Ingredients
260g all purpose flour
52g sugar
4tbsp baking powder
1/2 tsp salt
1 Large egg
360ml milk
56g butter, melted and slightly coated
2tsp vanilla
RECIPE FOR VEGAN PANCAKES
300g flour
4 tablespoons of castor sugar
5 tablespoons baking powder
400 mls oat/almond milk
1 tablespoon oil
1 teaspoon salt
4 drops of vanilla extract
Method
1. Combine the flour, sugar, baking powder and salt in a large bowl
2. In another bowl mix the egg, milk, butter and vanilla. Then slowly add the dry ingredients
3. Mix well but still make sure the batter is slightly lumpy, this means it has not been over mixed
4. Place a pan on a medium heat and melt small knobs of butter before adding the batter.
5. Pour the thick batter into the pan and cook on one side until bubbles appear ( this means its ready to flip)
6. Serve with toppings of your choice, and enjoy!
METHOD FOR VEGAN PANCAKES
1. Add the flour, baking powder, salt, and caster sugar into a large bowl. In a separate bowl or jug, lightly whisk together the vegetable based milk vanilla extract and oil, slowly add the milk to flour mixture until a thick batter is formed.

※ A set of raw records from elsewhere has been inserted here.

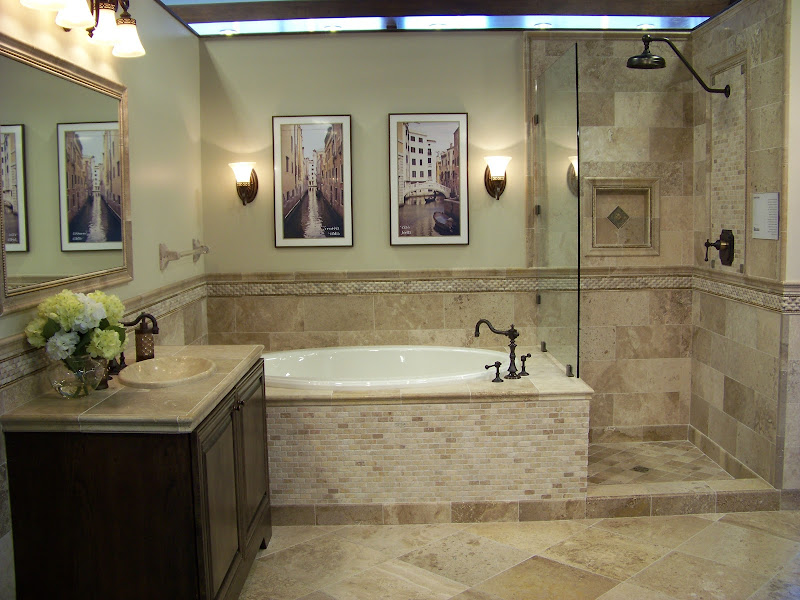 of travertine tiles gives this bathroom an earthy natural look title=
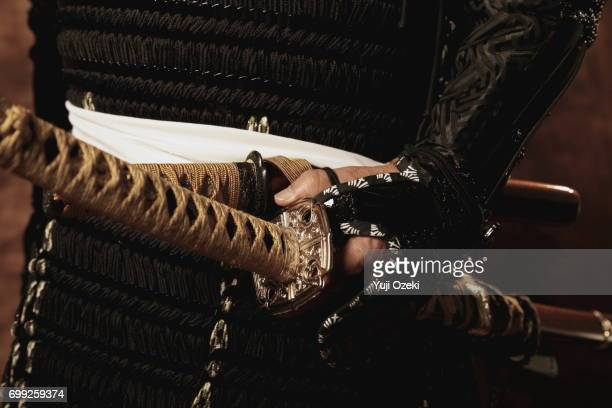 samurai wearing armor holding swords - samurai stock pictures, royalty-free photos & images
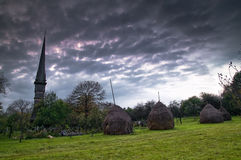 Church in scenic countryside. Scenic view of church in picturesque countryside under overcast cloudscape Stock Images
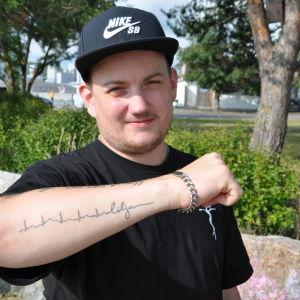 Kim Lindström håller upp sin högra arm, på den ser man tatueringen.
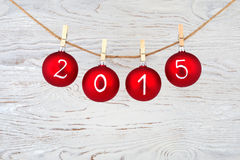2015 New year text on christmas baubles Royalty Free Stock Photography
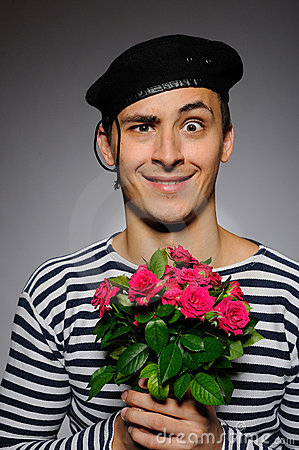 Funny romantic sailor man holding rose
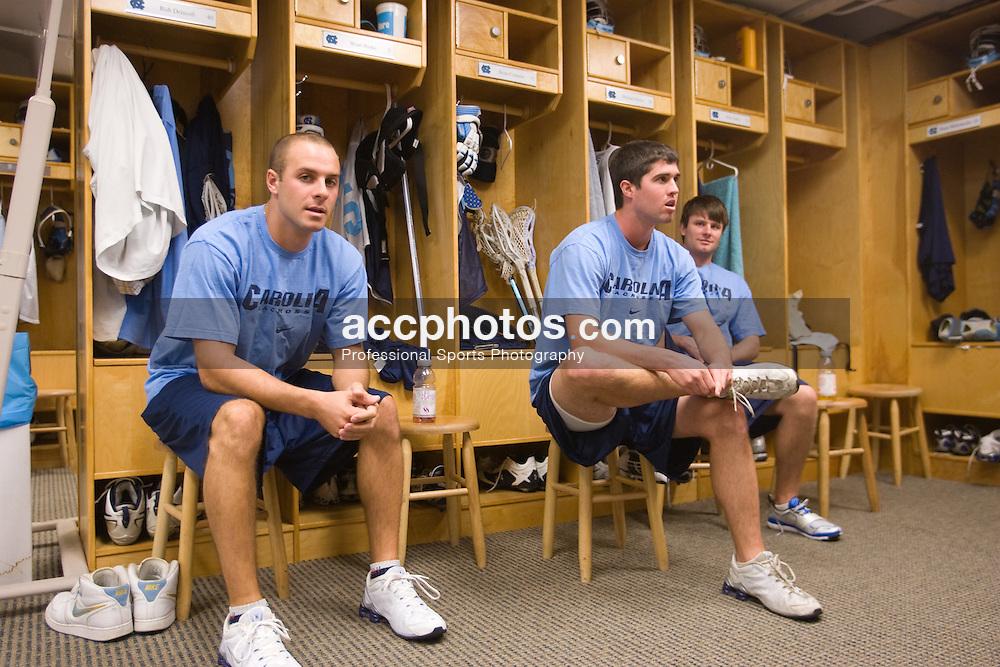 05 October 2007: North Carolina Tar Heels men's lacrosse members Rob Driscoll, Brian Connors and Michael Burns in the locker room in Chapel Hill, NC.
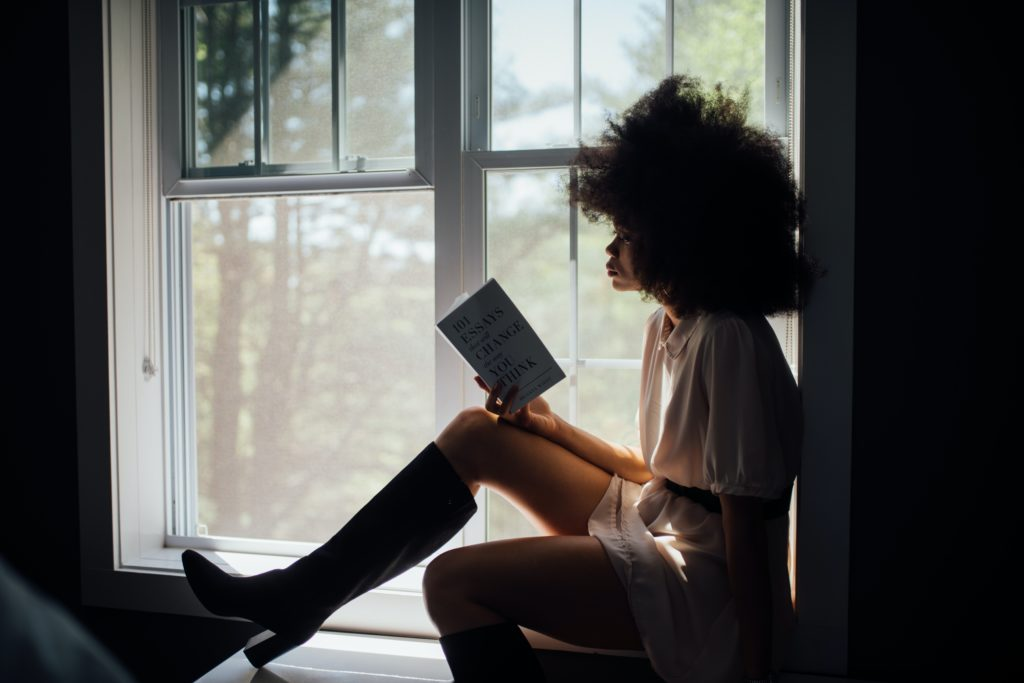 A girl sitting down by a window reading.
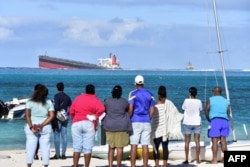 Bystanders look at the MV Wakashio bulk carrier that had run aground and from which oil was leaking, near Blue Bay Marine Park in southeast Mauritius, Aug. 6, 2020.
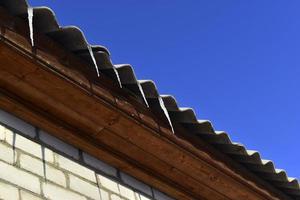 Eiszapfen auf dem Dach des Hauses im Winter foto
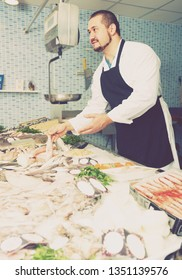 Man in black apron and white cover-slut behind counter holding fish  indoors
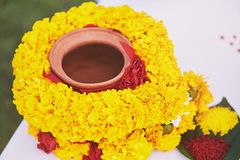 Indian wedding prayer items for thread ceremony, pooja Puja, focused on center of clay pot. The clay pot cover with yellow garland, The prayer and worship items Royalty Free Stock Image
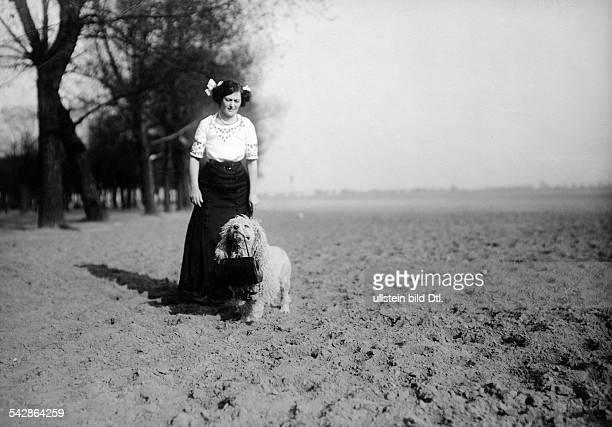Eine Hundehalterin mit ihrem Pudel auf dem Feld der Hund trägt die Handtasche der Frau undatiert vermutlich 1911Foto Conrad HünichBild ist Teil einer...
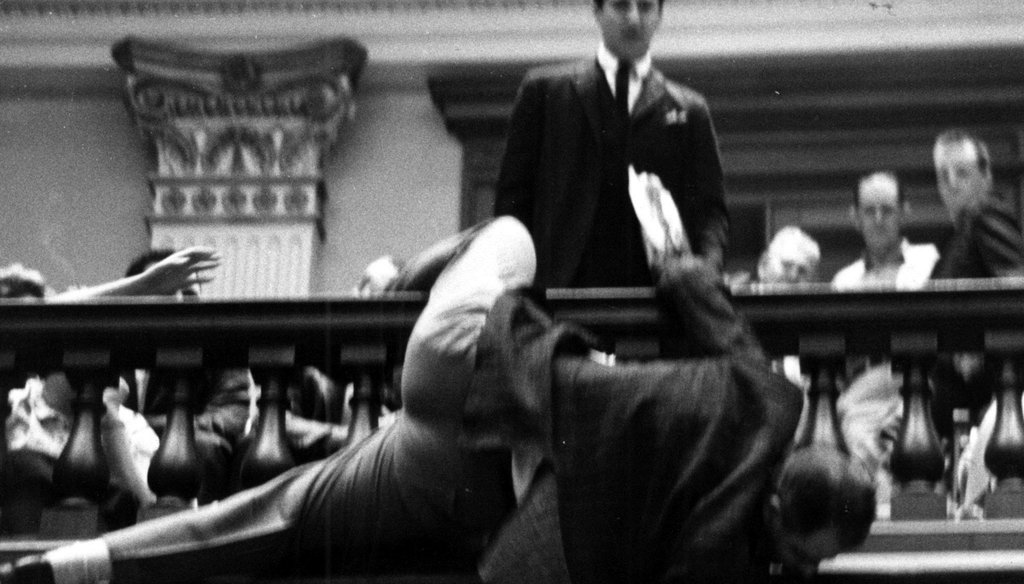 During a 1964 speech on re-apportionment, Rep. Denmark Groover, D-Macon, nearly fell over the state House railing trying to adjust the hands of the clock to keep it from reaching midnight. File photo by Joe McTyre / AJC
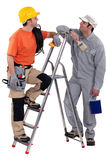 Electrician stood with painter Stock Photos
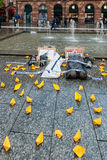 People protesting manifestation die-in against immigration polic. STRASBOURG, FRANCE - APR 26 2015: Yellow paper boats sand dead corpses at protest against Stock Images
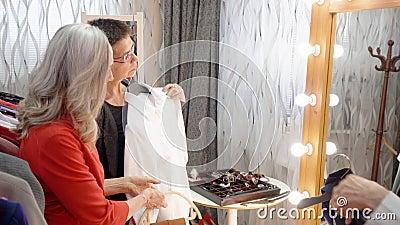Donna matura che sceglie lo specchio anteriore della blusa bianca in sala d'esposizione Stilista di modo che aiuta prova adulta d stock footage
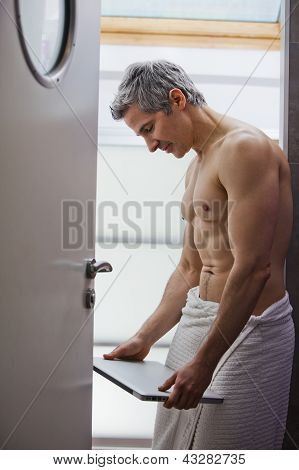 Man Wrapped In Towel And Holding A Laptop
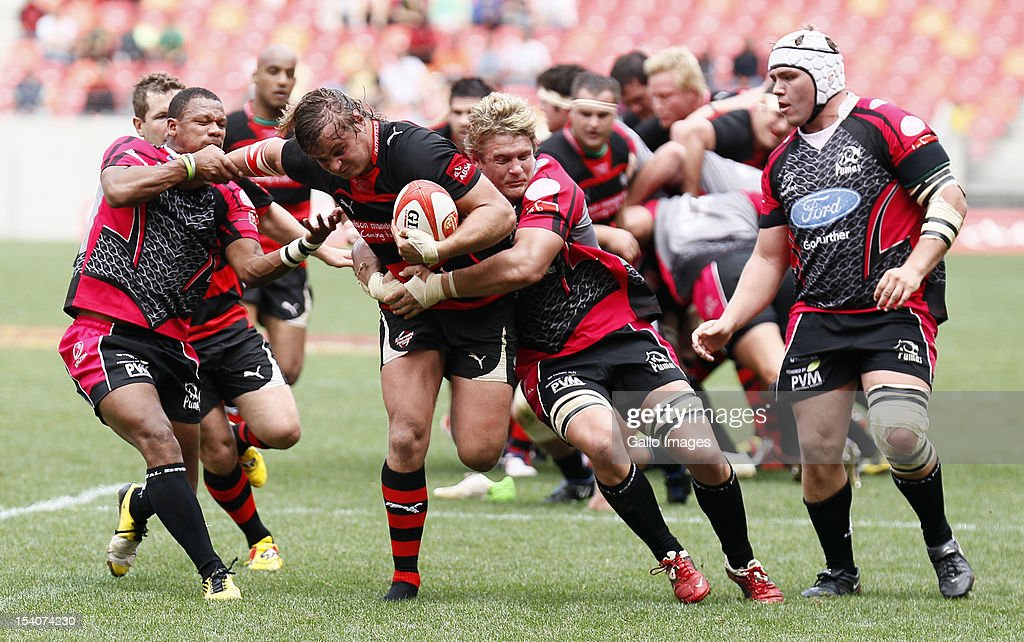 Wimpie van der Walt of the EP Kings attempts to break through the Ford Pumas defence during the Absa Currie Cup First Division final match between Eastern Province Kings and Ford Pumas at Nelson Mandela Bay Stadium on October 13, 2012 in Port Elizabeth, South Africa.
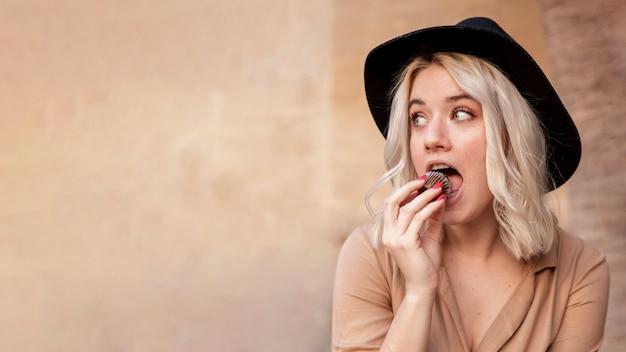 Vorderansicht der frau, die cupcake mit kopienraum isst Kostenlose Fotos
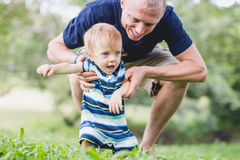 A little boy sitting on his father, balancing Royalty Free Stock Image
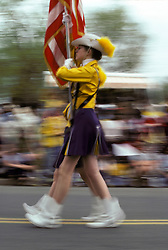 Americana Color guard of high school marching band  marches in small town holiday celebration parade.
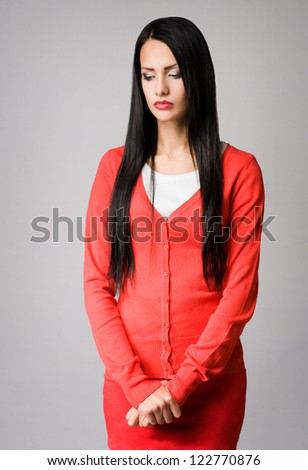 Half length portrait of attractive slender young business woman in pensive pose.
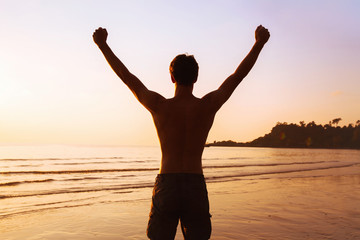 sport background, silhouette of strong sportive man on the beach, winner or achievement concept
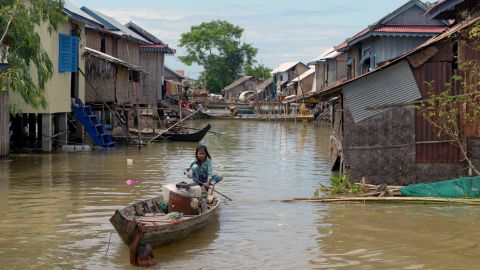 Communities living on the river are vulnerable to flooding, particularly during the monsoon season. In 2013, floods in Cambodia left more than 80 dead and wreaked havoc in villages like this one in Kandal province.<br />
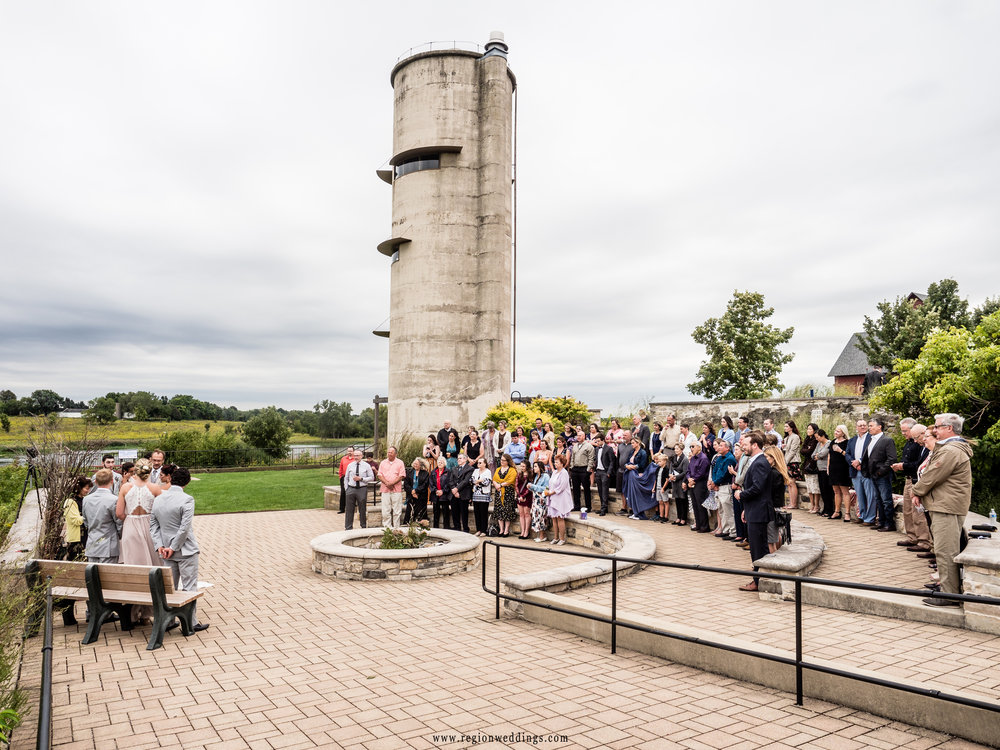 Wedding ceremony beneath the grain silo at Peck Farm Park.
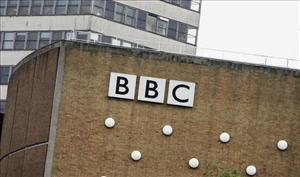 The BBC logo marks a a wall at the BBC headquarters in London.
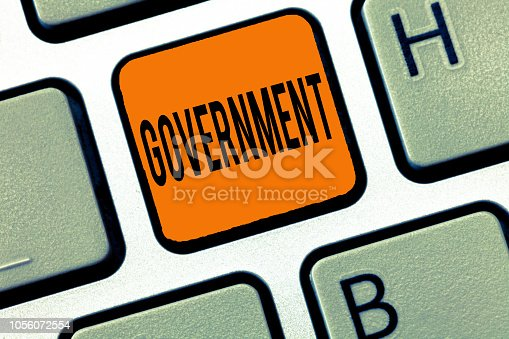 istock Conceptual hand writing showing Government. Business photo text Group of showing with authority to govern country state company 1056072554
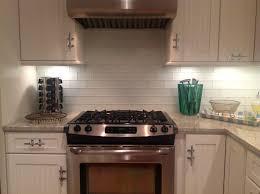 subway tile green glass kitchen backsplash white cabinets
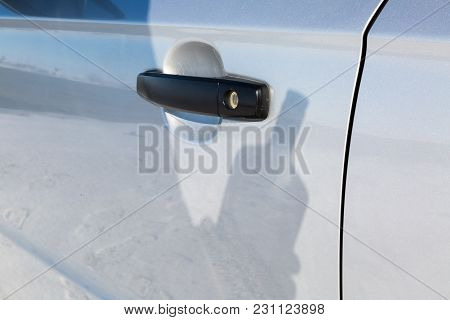 A Hand With A Bottle Of Alcohol Opens The Door Of The Car.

2.Add a little oil to a hot pan, add a ladle of batter (or two if your frying pan is big enough to cook two pancakes at the same time). It will seem very thick but this is how it should be. Wait until the top of the pancake begins to bubble, then turn it over and cook until both sides are golden brown and the pancake has risen to about 1cm/½in thick.
3.Repeat until all the batter is used up. You can keep the pancakes warm in a low oven, but they taste best fresh out the pan.